• What to do:
In the data below, set down exactly the lines from the one containing "In this undated" up to and including the one containing "Fresh Homemade Potato". Leave the pictures out.

• Extracted records:
┄┄┄┄┄┄┄┄┄┄
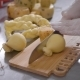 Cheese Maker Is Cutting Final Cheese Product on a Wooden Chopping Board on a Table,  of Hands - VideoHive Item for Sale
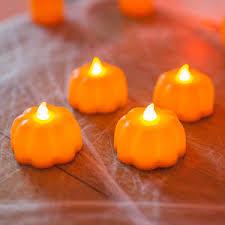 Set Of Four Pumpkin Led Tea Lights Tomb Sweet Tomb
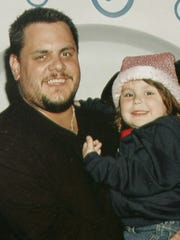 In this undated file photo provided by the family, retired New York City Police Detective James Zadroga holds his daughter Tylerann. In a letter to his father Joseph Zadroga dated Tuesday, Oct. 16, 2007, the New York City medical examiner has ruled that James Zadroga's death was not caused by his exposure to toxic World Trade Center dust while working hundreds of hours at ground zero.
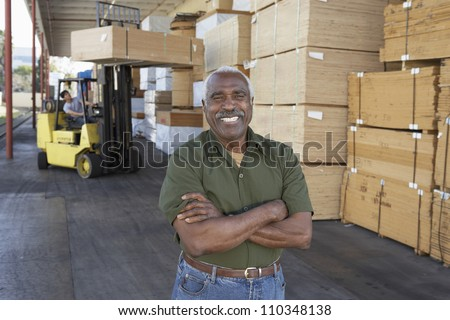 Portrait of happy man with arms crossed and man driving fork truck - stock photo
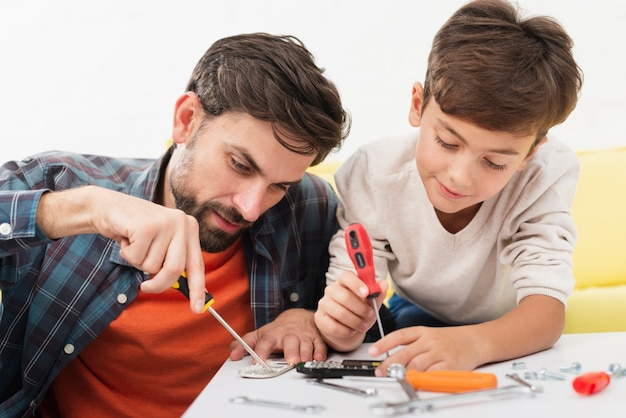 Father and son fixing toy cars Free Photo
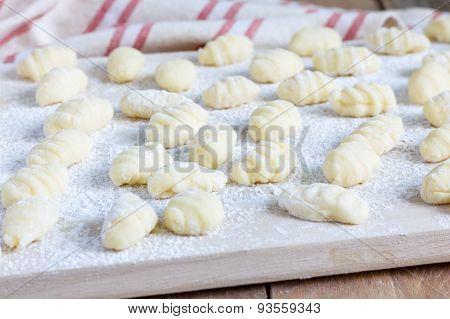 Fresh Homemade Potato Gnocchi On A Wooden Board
┄┄┄┄┄┄┄┄┄┄
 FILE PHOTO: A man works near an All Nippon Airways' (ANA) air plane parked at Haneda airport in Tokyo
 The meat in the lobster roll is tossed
┄┄┄┄┄┄┄┄┄┄
• Solution to this exercise:
 In this undated file photo provided by the family, retired New York City Police Detective James Zadroga holds his daughter Tylerann. In a letter to his father Joseph Zadroga dated Tuesday, Oct. 16, 2007, the New York City medical examiner has ruled that James Zadroga's death was not caused by his exposure to toxic World Trade Center dust while working hundreds of hours at ground zero.
 Portrait of happy man with arms crossed and man driving fork truck - stock photo
 Father and son fixing toy cars Free Photo
 Fresh Homemade Potato Gnocchi On A Wooden Board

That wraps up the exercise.